ASSIGNED TASK -
Transcribe, without alteration, only the lines from the one containing "content_type: text/html; charset=utf-8" through the last line of the material, both ends included.

INFORMATION GIVEN -

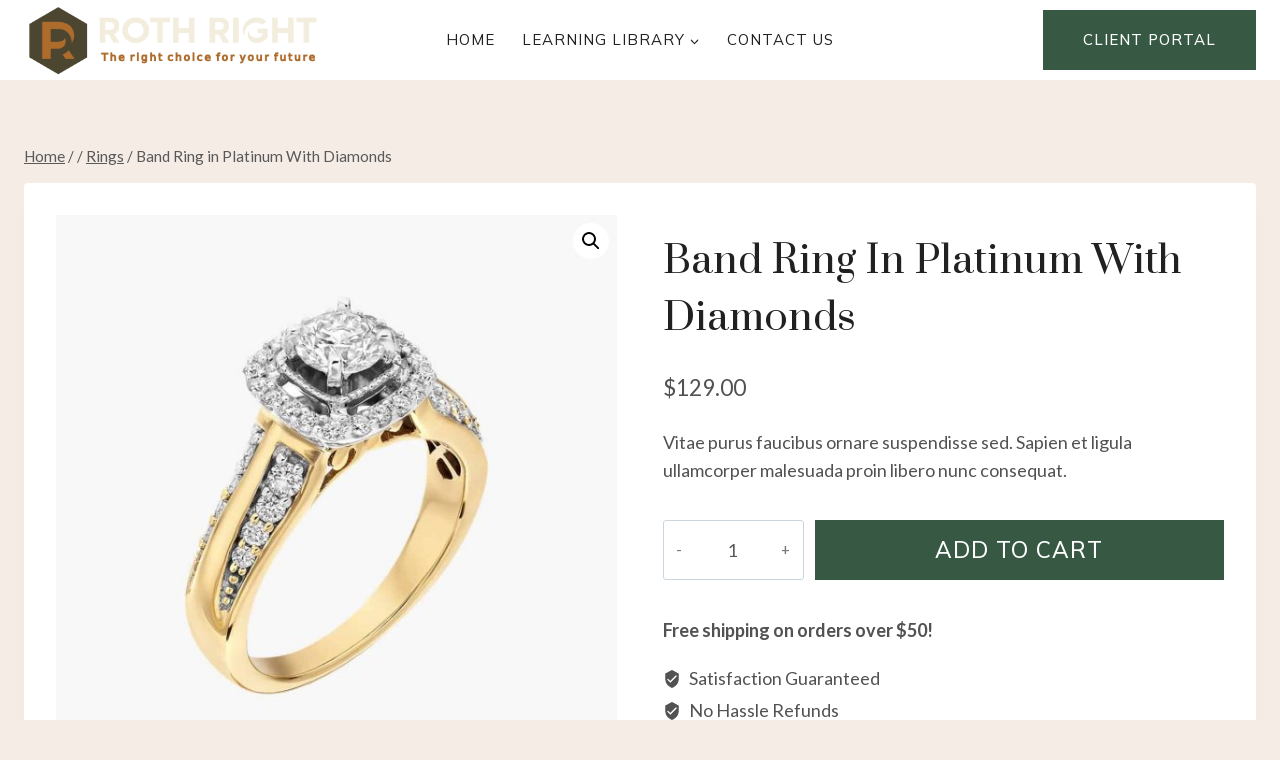

--- FILE ---
content_type: text/html; charset=utf-8
request_url: https://app.leadsrx.com/visitor.php?acctTag=enltcu55004&tz=0&ref=&u=https%3A%2F%2Frothright.com%2Fproduct%2Fband-ring-in-platinum-with-diamonds%2F&t=Band%20Ring%20In%20Platinum%20With%20Diamonds%20-%20Roth%20Right&lc=null&anon=0&vin=null
body_size: -15
content:
{"visitorID":"","errCode":"notRegistered:enltcu55004","leadSuccesses":[]}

EXERCISE RESPONSE -
content_type: text/html; charset=utf-8
request_url: https://app.leadsrx.com/visitor.php?acctTag=enltcu55004&tz=0&ref=&u=https%3A%2F%2Frothright.com%2Fproduct%2Fband-ring-in-platinum-with-diamonds%2F&t=Band%20Ring%20In%20Platinum%20With%20Diamonds%20-%20Roth%20Right&lc=null&anon=0&vin=null
body_size: -15
content:
{"visitorID":"","errCode":"notRegistered:enltcu55004","leadSuccesses":[]}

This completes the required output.